I'm not a neuroscientist but listening at 2x taking twice the brain processing feels off to me. I suspect that it's sort of like variable bit rate encoding, and that factors like practice, narration quality, sound quality, external noise, other distractions all come into play.

When you're sitting at a table with multiple conversations going on around you, do you feel like your brain is working twice as hard to separate out what is being said to you? Our brains have evolved some pretty impressive special case handling features for these scenarios.

If the book is recorded at essentially half-speed, then yes fair point. :)

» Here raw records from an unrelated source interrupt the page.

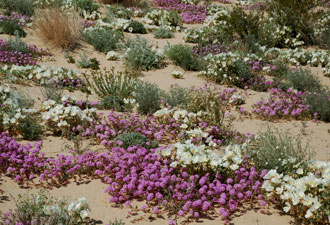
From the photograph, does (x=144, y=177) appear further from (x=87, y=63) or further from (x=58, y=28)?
(x=58, y=28)

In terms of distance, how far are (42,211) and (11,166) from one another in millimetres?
1647

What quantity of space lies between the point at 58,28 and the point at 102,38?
1.38 meters

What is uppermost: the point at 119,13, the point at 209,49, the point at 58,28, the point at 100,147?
the point at 119,13

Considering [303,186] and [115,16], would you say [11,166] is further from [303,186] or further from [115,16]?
[115,16]

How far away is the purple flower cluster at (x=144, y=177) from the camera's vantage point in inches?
169

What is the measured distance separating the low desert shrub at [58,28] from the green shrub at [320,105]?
7.34 metres

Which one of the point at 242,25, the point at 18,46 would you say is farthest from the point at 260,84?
the point at 18,46

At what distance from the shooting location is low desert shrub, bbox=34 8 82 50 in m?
10.9

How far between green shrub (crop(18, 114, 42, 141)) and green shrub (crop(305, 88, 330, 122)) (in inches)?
210

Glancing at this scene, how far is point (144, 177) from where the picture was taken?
465cm

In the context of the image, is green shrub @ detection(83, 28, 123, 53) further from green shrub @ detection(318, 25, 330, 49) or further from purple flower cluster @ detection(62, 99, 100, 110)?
green shrub @ detection(318, 25, 330, 49)

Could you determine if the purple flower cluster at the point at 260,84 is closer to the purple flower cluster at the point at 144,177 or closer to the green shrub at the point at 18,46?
the purple flower cluster at the point at 144,177

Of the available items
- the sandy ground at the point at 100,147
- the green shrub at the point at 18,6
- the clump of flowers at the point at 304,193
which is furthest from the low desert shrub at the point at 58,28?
the clump of flowers at the point at 304,193

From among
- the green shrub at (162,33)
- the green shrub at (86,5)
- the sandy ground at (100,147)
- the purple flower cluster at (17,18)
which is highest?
the green shrub at (86,5)
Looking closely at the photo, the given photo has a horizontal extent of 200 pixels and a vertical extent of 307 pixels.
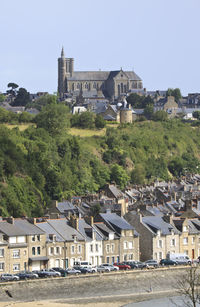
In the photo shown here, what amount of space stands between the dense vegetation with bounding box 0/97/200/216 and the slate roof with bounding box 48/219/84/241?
1170 cm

> listening at 2x taking twice the brain processing feels off to me

It's not about the listening -- you're right, that's all habitual in terms of converting sounds into words. It's about the cognitive processing of the content. Whether you're listening to fiction or non-fiction, you're engaging in twice as much imagination, world-building, conceptualization of what you're listening to in the same amount of time... therefore a much greater proportion of your total attention and focus is engaged in that, which leaves less for paying attention to the world around you. It's mathematically twice as much information streaming in, and our brain's attention mechanism is finite.

People aren't usually consciously aware of these things, in the ways they insist they can drive fine even though they're tired, even though they've had a few, etc. Because we literally can't notice what we're not noticing. But accident rates tell a different story.

You've made some well-argued points. Thanks for speaking up.